Exercise and brain quizzes could work, he said, but were “stressful” and hardly ever engaging enough for dementia patients to do them regularly or for long periods of time.
What Jawaid and Shahid did instead was immerse their study’s participants, all with mild dementia, in virtual environments depicting real-world landmarks familiar to them. As all the study participants were Pakistani, the three environments used were the Great Wall of China, the Grand Mosque in Makkah, and the pyramids of Egypt.
In each of the virtual worlds, the patients had to perform tasks designed to stimulate different domains impaired in dementia, such as short-term memory, attention, navigation, motor coordination or decision making.
For example, in one scenario, a participant would see balloons in the sky as they “walked” along the Great Wall of China wearing a virtual reality headset. As the sight triggered a childhood memory of shooting balloons, a virtual pistol or a bow and arrow would appear. Once the participant shot the balloons, the next task would be presented.

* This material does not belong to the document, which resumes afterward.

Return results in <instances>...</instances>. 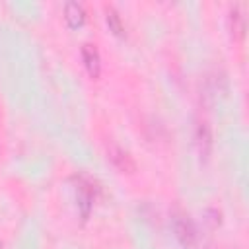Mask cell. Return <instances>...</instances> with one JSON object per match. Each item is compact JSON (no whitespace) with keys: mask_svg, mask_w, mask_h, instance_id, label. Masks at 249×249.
Returning a JSON list of instances; mask_svg holds the SVG:
<instances>
[{"mask_svg":"<svg viewBox=\"0 0 249 249\" xmlns=\"http://www.w3.org/2000/svg\"><path fill=\"white\" fill-rule=\"evenodd\" d=\"M230 23H231V33L235 37H243L245 31V16L241 12V6H233L230 12Z\"/></svg>","mask_w":249,"mask_h":249,"instance_id":"cell-8","label":"cell"},{"mask_svg":"<svg viewBox=\"0 0 249 249\" xmlns=\"http://www.w3.org/2000/svg\"><path fill=\"white\" fill-rule=\"evenodd\" d=\"M107 154H109V160L115 163V167L121 169L123 173H132V171L136 169L134 160H132L130 154H128L126 150H123L121 146H117V144L111 142V144L107 146Z\"/></svg>","mask_w":249,"mask_h":249,"instance_id":"cell-2","label":"cell"},{"mask_svg":"<svg viewBox=\"0 0 249 249\" xmlns=\"http://www.w3.org/2000/svg\"><path fill=\"white\" fill-rule=\"evenodd\" d=\"M0 247H2V241H0Z\"/></svg>","mask_w":249,"mask_h":249,"instance_id":"cell-9","label":"cell"},{"mask_svg":"<svg viewBox=\"0 0 249 249\" xmlns=\"http://www.w3.org/2000/svg\"><path fill=\"white\" fill-rule=\"evenodd\" d=\"M171 226H173V231H175L177 241H179L185 249H195L198 235H196V228H195V224L189 220V216H185V214H175V216L171 218Z\"/></svg>","mask_w":249,"mask_h":249,"instance_id":"cell-1","label":"cell"},{"mask_svg":"<svg viewBox=\"0 0 249 249\" xmlns=\"http://www.w3.org/2000/svg\"><path fill=\"white\" fill-rule=\"evenodd\" d=\"M82 58H84V64H86V70L91 78H99V72H101V58H99V53H97V47L93 43H84L82 45Z\"/></svg>","mask_w":249,"mask_h":249,"instance_id":"cell-4","label":"cell"},{"mask_svg":"<svg viewBox=\"0 0 249 249\" xmlns=\"http://www.w3.org/2000/svg\"><path fill=\"white\" fill-rule=\"evenodd\" d=\"M105 19H107V25L109 29L115 33V35H124V25H123V19L119 16V12L111 6H105Z\"/></svg>","mask_w":249,"mask_h":249,"instance_id":"cell-7","label":"cell"},{"mask_svg":"<svg viewBox=\"0 0 249 249\" xmlns=\"http://www.w3.org/2000/svg\"><path fill=\"white\" fill-rule=\"evenodd\" d=\"M76 193H78V206H80L82 218L86 220L91 210V204H93V185L88 179L80 177L78 185H76Z\"/></svg>","mask_w":249,"mask_h":249,"instance_id":"cell-3","label":"cell"},{"mask_svg":"<svg viewBox=\"0 0 249 249\" xmlns=\"http://www.w3.org/2000/svg\"><path fill=\"white\" fill-rule=\"evenodd\" d=\"M64 19H66V23L72 29L80 27L86 21V12H84L82 4H78V2H66L64 4Z\"/></svg>","mask_w":249,"mask_h":249,"instance_id":"cell-6","label":"cell"},{"mask_svg":"<svg viewBox=\"0 0 249 249\" xmlns=\"http://www.w3.org/2000/svg\"><path fill=\"white\" fill-rule=\"evenodd\" d=\"M195 144H196V150L200 154V158H208L210 154V148H212V134H210V126L202 121L196 124V130H195Z\"/></svg>","mask_w":249,"mask_h":249,"instance_id":"cell-5","label":"cell"}]
</instances>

“We were giving them all this cognitive training in the VR environment, and the results have been extremely encouraging,” Jawaid said.
“One of our patients was like ‘I miss playing golf.’ We arranged that he could play golf in the virtual reality environment. That was really motivating for him.”
The way the therapy is designed keeps the participants engaged much longer than most studies of this type, BRAINCITY vice president Dr. Ewelina Knapska said.
“What was done here was the development of a task that was attractive to older people,” she told Arab News.
The longer dementia patients are willing to be in therapy that increased brain activity, the more possible it is for them to remain independent. But the cost of such care and therapists is very high.
Dementia costs the world $1.3 trillion a year, this month’s WHO report said.
“It [dementia treatment] is very expensive,” Knapska said. “Such VR therapies are much cheaper and therefore much more accessible.”